Télé Adsl : comment Canal Plus organise sa riposte

Alors que TF1/TPS lance avec France Telecom son offre TPSL, Canal Plus affine son dispositif en matière de télévision ADSL.

Pour le démarrage, le groupe audiovisuel s’est associé aux opérateurs alternatif LDCom et Cegetel… en attendant un accord avec France Télécom qui serait « imminent ». A l’heure actuelle, une expérimentation pour valider la plate-forme technique est réalisée auprès d’un échantillon de « quelques dizaines de collaborateurs » du groupe Canal Plus. La prochaine étape aura lieu en mars 2004 avec le projet de lancement commercial sur la ville de Marseille, en partenariat avec LDCom. Une agglomération sélectionnée pour deux raisons : en premier lieu, le câblo-opérateur NC Numéricable (filiale du groupe Canal Plus) n’y a pas déployé ses activités (contrairement à Lyon, première zone de déploiement de TPSL). Secundo, Canal Plus souhaite associer sa nouvelle offre de télévision ADSL à l’image dynamique de la cité phocéenne (et à l’inévitable OM, dont le président est Robert Louis-Dreyfus, patron de LDcom, et dont le sponsor maillot est 9Telecom, filiale du même LDCom).

« Nous allons nous concentrer sur les vingt plus grandes villes françaises dès l’année prochaine », explique Guillaume Delacroix, directeur adjoint de la stratégie du groupe Canal Plus. Dans la boucle figurent Rennes (avec Cegetel), Lyon, Toulouse, Nice, Strasbourg et naturellement Paris, qui sera couvert à la fin du premier semestre 2004.

La nouvelle offre de télévision ADSL constituera un melting-pot des contenus audiovisuels du groupe. « La valeur réside dans nos offres de programmes Canal Plus et Canal Satellite, estime Guillaume Delacroix. Nous considérons l’ADSL comme une nouvelle opportunité technologique pour les distribuer. » Le nombre de chaînes accessibles via ADSL pourrait atteindre 80, ce qui correspond au bouquet de chaînes de télévision Canal Satellite (au total, le bouquet comprend 250 chaînes et services) accompagné des cinq chaînes numériques de Canal Plus.

« La priorité est donnée à la diffusion de nos offres de programmes de télévision plutôt qu’à la VOD », précise directeur adjoint de la stratégie, qui démarque ainsi son offre de celle de TPS et France Telecom. Toutefois, sur le terrain de la VOD, Canal Plus avance sur un terrain balisé.

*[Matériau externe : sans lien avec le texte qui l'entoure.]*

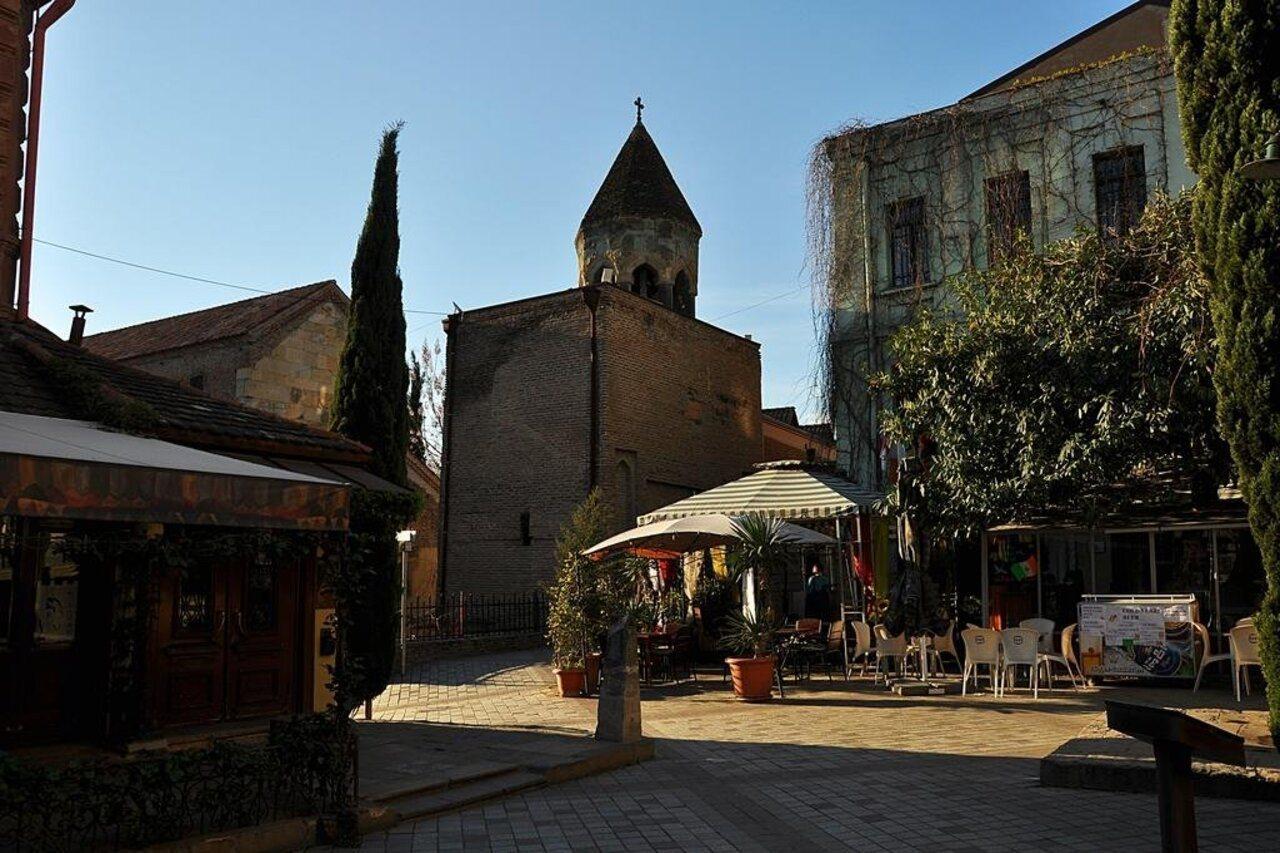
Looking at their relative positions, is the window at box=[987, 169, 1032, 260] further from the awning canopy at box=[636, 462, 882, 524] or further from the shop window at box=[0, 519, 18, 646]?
the shop window at box=[0, 519, 18, 646]

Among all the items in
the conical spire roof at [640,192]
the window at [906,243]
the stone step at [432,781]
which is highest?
the conical spire roof at [640,192]

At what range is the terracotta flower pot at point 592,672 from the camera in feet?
44.7

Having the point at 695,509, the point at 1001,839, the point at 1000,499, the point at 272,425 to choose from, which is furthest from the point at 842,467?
the point at 1001,839

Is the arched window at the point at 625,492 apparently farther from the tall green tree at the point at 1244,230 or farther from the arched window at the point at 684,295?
the tall green tree at the point at 1244,230

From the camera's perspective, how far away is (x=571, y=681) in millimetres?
13648

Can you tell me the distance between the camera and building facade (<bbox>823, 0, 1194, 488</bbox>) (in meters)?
16.9

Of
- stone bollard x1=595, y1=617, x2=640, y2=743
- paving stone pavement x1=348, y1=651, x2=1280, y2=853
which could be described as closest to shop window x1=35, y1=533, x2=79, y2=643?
paving stone pavement x1=348, y1=651, x2=1280, y2=853

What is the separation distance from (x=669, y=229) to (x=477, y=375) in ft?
20.7

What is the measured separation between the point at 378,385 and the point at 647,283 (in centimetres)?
1491

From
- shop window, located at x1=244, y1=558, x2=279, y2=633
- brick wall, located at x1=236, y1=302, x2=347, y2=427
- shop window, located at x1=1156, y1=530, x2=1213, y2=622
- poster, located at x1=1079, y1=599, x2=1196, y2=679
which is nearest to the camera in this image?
shop window, located at x1=244, y1=558, x2=279, y2=633

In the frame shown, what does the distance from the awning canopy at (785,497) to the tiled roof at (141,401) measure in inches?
254

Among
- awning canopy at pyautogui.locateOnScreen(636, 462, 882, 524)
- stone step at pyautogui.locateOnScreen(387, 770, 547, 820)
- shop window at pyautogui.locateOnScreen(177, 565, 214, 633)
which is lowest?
stone step at pyautogui.locateOnScreen(387, 770, 547, 820)

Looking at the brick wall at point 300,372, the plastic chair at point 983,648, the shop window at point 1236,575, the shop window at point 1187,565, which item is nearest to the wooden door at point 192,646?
the plastic chair at point 983,648

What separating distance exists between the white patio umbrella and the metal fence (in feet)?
18.0
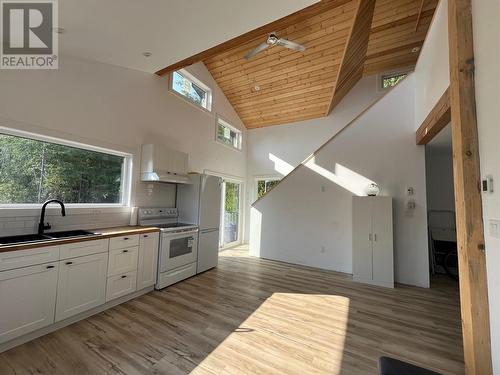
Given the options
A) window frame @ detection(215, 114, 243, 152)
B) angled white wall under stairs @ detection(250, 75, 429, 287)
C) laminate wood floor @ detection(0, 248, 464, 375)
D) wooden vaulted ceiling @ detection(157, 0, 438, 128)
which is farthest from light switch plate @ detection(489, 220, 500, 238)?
window frame @ detection(215, 114, 243, 152)

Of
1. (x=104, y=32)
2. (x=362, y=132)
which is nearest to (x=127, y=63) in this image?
(x=104, y=32)

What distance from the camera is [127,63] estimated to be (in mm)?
3340

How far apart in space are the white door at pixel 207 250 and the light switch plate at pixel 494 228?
3696mm

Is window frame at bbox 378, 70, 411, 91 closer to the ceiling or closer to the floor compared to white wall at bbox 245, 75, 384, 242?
closer to the ceiling

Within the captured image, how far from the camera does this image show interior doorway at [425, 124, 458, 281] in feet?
13.8

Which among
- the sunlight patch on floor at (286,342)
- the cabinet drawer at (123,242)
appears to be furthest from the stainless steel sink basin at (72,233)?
the sunlight patch on floor at (286,342)

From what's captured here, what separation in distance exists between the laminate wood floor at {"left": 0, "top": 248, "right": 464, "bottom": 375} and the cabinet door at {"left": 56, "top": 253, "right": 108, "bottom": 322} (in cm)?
19

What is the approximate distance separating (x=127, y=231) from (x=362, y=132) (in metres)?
4.51

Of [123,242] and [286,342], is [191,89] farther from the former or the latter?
[286,342]

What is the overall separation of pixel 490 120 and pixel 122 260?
3.83m

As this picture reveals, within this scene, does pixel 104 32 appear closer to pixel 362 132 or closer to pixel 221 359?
pixel 221 359

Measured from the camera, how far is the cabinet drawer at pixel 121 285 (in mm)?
2664

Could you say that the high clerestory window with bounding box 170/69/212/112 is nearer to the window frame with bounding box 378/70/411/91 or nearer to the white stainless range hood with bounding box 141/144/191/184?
the white stainless range hood with bounding box 141/144/191/184

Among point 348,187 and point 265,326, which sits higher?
point 348,187
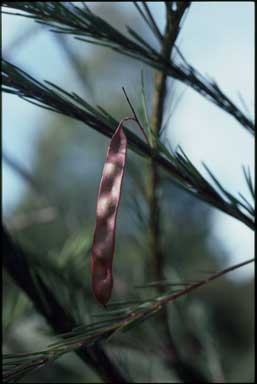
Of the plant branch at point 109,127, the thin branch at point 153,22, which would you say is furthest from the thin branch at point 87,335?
the thin branch at point 153,22

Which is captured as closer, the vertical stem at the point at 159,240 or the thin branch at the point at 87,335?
the thin branch at the point at 87,335

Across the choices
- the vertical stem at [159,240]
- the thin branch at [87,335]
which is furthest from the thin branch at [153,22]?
the thin branch at [87,335]

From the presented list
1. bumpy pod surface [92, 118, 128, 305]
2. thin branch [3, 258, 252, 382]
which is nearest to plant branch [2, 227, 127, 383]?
thin branch [3, 258, 252, 382]

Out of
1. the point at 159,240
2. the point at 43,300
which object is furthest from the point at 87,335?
the point at 159,240

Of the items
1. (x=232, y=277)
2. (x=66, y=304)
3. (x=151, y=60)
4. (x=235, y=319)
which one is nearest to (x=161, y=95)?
(x=151, y=60)

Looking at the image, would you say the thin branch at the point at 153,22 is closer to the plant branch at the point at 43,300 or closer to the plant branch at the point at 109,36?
the plant branch at the point at 109,36

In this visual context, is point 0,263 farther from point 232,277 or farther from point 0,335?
point 232,277

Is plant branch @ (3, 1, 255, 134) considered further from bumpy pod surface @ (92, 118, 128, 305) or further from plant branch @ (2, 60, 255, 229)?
bumpy pod surface @ (92, 118, 128, 305)

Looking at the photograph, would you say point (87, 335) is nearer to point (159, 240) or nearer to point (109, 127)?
point (109, 127)

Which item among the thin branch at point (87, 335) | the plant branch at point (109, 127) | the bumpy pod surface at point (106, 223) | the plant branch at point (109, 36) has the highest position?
the plant branch at point (109, 36)

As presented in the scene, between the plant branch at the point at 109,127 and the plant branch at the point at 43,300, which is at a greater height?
the plant branch at the point at 109,127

En décembre 2001, Monaco Télécom, Canal Numedia, Studio Canal et Movie System avaient lancé une expérimentation de service VOD payante à Monaco à partir de la plate-forme ADSL de l’opérateur monégasque sous le nom de code : Kiosque Ciné.

Le groupe Canal Plus s’engage à ce que la tarification des offres commerciales de télévision ADSL s’aligne sur celle que Canal Plus et Canal Satellite proposent à leurs abonnés via les canaux de distribution traditionnels. En sachant qu’il faudra inévitablement compter sur des frais d’accès, dont les montants ne sont pas communiqués en l’état actuel.

A l’instar du dispositif TPSL, le client doit acquérir un modem spécifique pour la télévision ADSL (fourni par l’opérateur télécom) et un décodeur compatible (fourni par le groupe audiovisuel et développé par Canal Plus Technologies et Thomson). Lorsque la commercialisation de l’offre sera enclenchée, le consommateur pourra naturellement acquérir le kit complet dans un point de distribution Canal Plus.

Pour une prestation parallèle d’accès Internet à haut débit accessible sur un ordinateur, c’est à l’opérateur télécom qu’il faudra s’adresser. Mais là encore, rien n’interdit que les limites soient repoussées : des offres couplées (télévision ADSL + accès Internet haut débit) pourraient apparaître.

Canal Plus refuse de communiquer sur des objectifs d’abonnés en télévision ADSL. Pour des raisons concurrentielles certainement, mais aussi parce que le secteur des communications électroniques est extrêmement mouvant. « Il faut tenir compte de l’évolution de l’environement, estime Guillaume Delacroix. L’arrivée prochaine de la TNT et la réaction des câblo-opérateurs aux offres ADSL nécessitent d’envisager plusieurs scénarii. » Même prudence sur le montant de l’investissement que le groupe Canal Plus consent à sa déclinaison télévision ADSL. Guillaume Delacroix préfère s’en tenir à la réponse de Bertrand Meheut, son PDG : « modeste mais significatif ».